[Document images with source code]
----

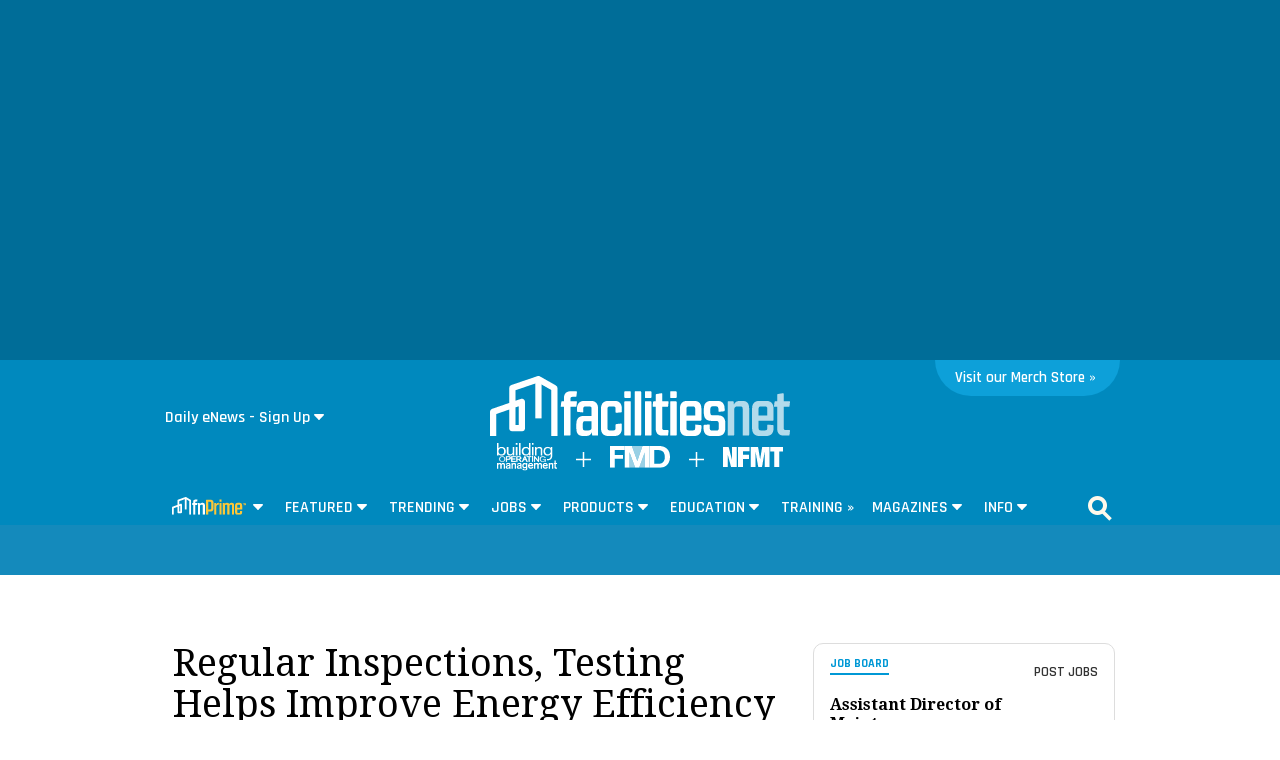

--- FILE ---
content_type: text/html; charset=utf-8
request_url: https://www.google.com/recaptcha/api2/aframe
body_size: 257
content:
<!DOCTYPE HTML><html><head><meta http-equiv="content-type" content="text/html; charset=UTF-8"></head><body><script nonce="_vBHCIbiijgTHlZbvLcxnw">/** Anti-fraud and anti-abuse applications only. See google.com/recaptcha */ try{var clients={'sodar':'https://pagead2.googlesyndication.com/pagead/sodar?'};window.addEventListener("message",function(a){try{if(a.source===window.parent){var b=JSON.parse(a.data);var c=clients[b['id']];if(c){var d=document.createElement('img');d.src=c+b['params']+'&rc='+(localStorage.getItem("rc::a")?sessionStorage.getItem("rc::b"):"");window.document.body.appendChild(d);sessionStorage.setItem("rc::e",parseInt(sessionStorage.getItem("rc::e")||0)+1);localStorage.setItem("rc::h",'1768995016150');}}}catch(b){}});window.parent.postMessage("_grecaptcha_ready", "*");}catch(b){}</script></body></html>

----

- EXERCISE DESCRIPTION
Drop the images and copy all the data exactly.

- SOLUTION TO THE EXERCISE
--- FILE ---
content_type: text/html; charset=utf-8
request_url: https://www.google.com/recaptcha/api2/aframe
body_size: 257
content:
<!DOCTYPE HTML><html><head><meta http-equiv="content-type" content="text/html; charset=UTF-8"></head><body><script nonce="_vBHCIbiijgTHlZbvLcxnw">/** Anti-fraud and anti-abuse applications only. See google.com/recaptcha */ try{var clients={'sodar':'https://pagead2.googlesyndication.com/pagead/sodar?'};window.addEventListener("message",function(a){try{if(a.source===window.parent){var b=JSON.parse(a.data);var c=clients[b['id']];if(c){var d=document.createElement('img');d.src=c+b['params']+'&rc='+(localStorage.getItem("rc::a")?sessionStorage.getItem("rc::b"):"");window.document.body.appendChild(d);sessionStorage.setItem("rc::e",parseInt(sessionStorage.getItem("rc::e")||0)+1);localStorage.setItem("rc::h",'1768995016150');}}}catch(b){}});window.parent.postMessage("_grecaptcha_ready", "*");}catch(b){}</script></body></html>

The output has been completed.